Needless to say I arrived at my destination in record time. In addition, because of the effortless and pleasant nature of my journey, I felt quite relaxed and in an excellent frame of mind. It was a great way to start the day.

At times in our lives, we all experience flow where what we are doing seems effortless even though it may require great skill and be very challenging. However, for many, finding flow is a hit and miss affair rather than something creatively designed.

Instead, many feel enormous resistance when they are involved in certain activities. In some cases it's because they are doing the wrong activity. They are doing something that they are not good at doing, weren't meant to do and don't need to do.

For others it's because they are going about doing things the wrong way and as a result they create enormous friction, stress and discomfort in their lives. What's more, they persist in doing this particular activity in the same manner day after day. They feel miserable. They lose their joie de vivre and yet don't recognise that it's not the activity or even the people they're interacting with that need to change. It's themselves.

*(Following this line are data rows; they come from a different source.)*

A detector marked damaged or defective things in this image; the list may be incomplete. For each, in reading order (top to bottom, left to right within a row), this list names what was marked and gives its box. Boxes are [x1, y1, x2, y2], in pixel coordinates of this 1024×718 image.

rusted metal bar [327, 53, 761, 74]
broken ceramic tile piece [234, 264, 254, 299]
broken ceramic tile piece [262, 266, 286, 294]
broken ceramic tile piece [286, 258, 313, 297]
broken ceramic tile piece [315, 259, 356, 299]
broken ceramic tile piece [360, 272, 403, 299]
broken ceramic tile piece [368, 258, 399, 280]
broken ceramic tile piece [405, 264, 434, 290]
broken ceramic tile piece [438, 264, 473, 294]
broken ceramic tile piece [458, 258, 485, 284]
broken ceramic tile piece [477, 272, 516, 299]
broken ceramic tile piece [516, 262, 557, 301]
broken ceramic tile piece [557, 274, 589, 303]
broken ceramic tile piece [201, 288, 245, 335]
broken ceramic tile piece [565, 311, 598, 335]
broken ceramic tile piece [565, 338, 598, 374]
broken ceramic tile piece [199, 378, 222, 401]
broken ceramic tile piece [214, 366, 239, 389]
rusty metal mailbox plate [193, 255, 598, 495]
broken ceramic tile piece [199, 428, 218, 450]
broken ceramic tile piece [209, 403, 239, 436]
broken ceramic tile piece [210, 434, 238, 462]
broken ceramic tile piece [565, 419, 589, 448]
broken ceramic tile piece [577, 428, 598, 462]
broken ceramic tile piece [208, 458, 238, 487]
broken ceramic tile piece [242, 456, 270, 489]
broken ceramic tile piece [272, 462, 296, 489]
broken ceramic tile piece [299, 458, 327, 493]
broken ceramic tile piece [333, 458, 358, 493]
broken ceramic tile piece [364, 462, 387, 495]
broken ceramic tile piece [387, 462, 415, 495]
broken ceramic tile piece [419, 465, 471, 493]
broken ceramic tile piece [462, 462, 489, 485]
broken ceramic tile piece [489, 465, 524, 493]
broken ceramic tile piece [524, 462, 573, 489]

They need to learn how to adapt themselves to their environment rather than constantly battle against it.

"Empty your mind, be formless, shapeless - like water. Now you put water into a cup, it becomes the cup, you put water into a bottle, it becomes the bottle, you put it in a teapot, it becomes the teapot. Now water can flow or it can crash. Be water, my friend."
Bruce Lee

Too many people expend far too much energy doing things in the wrong way. If they took the time to learn how to do things in the right manner then they would find that these tasks become much easier. Yet, when you suggest and even demonstrate to some folk just how they could be doing things that would make their lives so much easier they say:

"It's too hard."

Finding your flow is not instantaneous. It requires an investment of time to discover the best way to achieve something and practice, practice, practice. It requires initially that you push yourself a lot but eventually you won't need to push yourself that hard at all until you decide to step up to another level because you will have achieved mastery.

"Ah, mastery...what a profoundly satisfying feeling when one finally gets on top of a new set of skills...and then sees the light under the new door those skills can open, even as another door is closing."
Gail Sheehy

And isn't the achievement of mastery what being in flow is really all about?